伊織は反射的に声のする方に走って行った。
あの声は小夜子だ。普段の大人しくて静かな声からは想像もつかないが、確かに小夜子だ。
しかも断末魔のような恐ろしい悲鳴。絶対に何かあった、それも恐ろしい何かが!!!
伊織は走った。そして茂みを掻き分けた先に見えた。仰向けになって倒れている小夜子の姿を。


「西村!しっかりしろ!!」
「……山…科…くん……」


抱き起こした。そして見た小夜子の身体を。
胸の下辺りに大きな穴のような傷がある。医者でもない伊織にもわかった。重傷だ。
こんな夜でもなければ骨や内臓も見えていたかもしれない。


「……痛い……怖い…よ。…山科…くん…私、死ぬの…?」
「大丈夫だ。

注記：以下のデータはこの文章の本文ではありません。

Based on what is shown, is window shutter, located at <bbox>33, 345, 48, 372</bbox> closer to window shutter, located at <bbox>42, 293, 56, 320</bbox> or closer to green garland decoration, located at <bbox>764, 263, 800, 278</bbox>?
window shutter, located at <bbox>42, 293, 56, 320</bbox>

少し怪我しただけだ」
「……山科くん……」
小夜子が伊織の手を握ってきた。
「……怖い…お願い、一人にしないで……お願い、お願い……」
もう、痛みの感覚も小夜子にはなかった。だからこそ自分の死を実感しているのだろう。
その恐怖から逃れるように、痛いくらいに伊織の手を握ってきた。


「……助けて、助けて…山科くん…」
「……西村…」
小夜子が咳き込むように血を吐いた。
「……助けて…お母さん…!」

最後にビクッと一瞬硬直したかとおもうと小夜子は動かなくなった。
そして伊織の腕の中で静かに冷たくなっていった――。